The Rainbow Coalition’s Qmunity Camp and West Point First Nation’s From All Directions programs are among the community, Indigenous, and non-profit organizations’ programs to receive thousands of dollars from the territorial government’s anti-poverty fund.
The territorial government announced the annual recipients on Wednesday afternoon.
The fund received an increase of $750,000 in 2021, resulting in a combined total of $1.75 million in available funding “to help eligible organizations and Indigenous governments provide innovative community driven solutions in their poverty reduction initiatives,” the NWT’s health minister Julie Green stated in a news release.

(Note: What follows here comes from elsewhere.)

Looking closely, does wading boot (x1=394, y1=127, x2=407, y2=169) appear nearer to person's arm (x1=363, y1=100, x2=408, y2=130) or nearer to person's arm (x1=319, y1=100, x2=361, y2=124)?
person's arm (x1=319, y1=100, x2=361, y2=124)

“The additional funding has allowed us to help more applicants help their communities than in previous years.”
The successful proposals addressed poverty reduction through programs focused on supporting food security, those experiencing homelessness, early childhood development, employment and training, healthy living, traditional knowledge, and on-the-land activities.
The Rainbow Coalition’s sleepaway Qmunity Camp, for youth aged 12 to 17, “provides a safe and inclusive space that promotes self expression and healing through on the land programming,” according to a news release.
The West Point First Nation’s From All Directions program, “takes a multi-pronged approach to food security by focussing on traditional knowledge of food on the land, harvesting, developing a community garden, and charitable food donation.”
Funding allocations range from $4,800 to $67,200.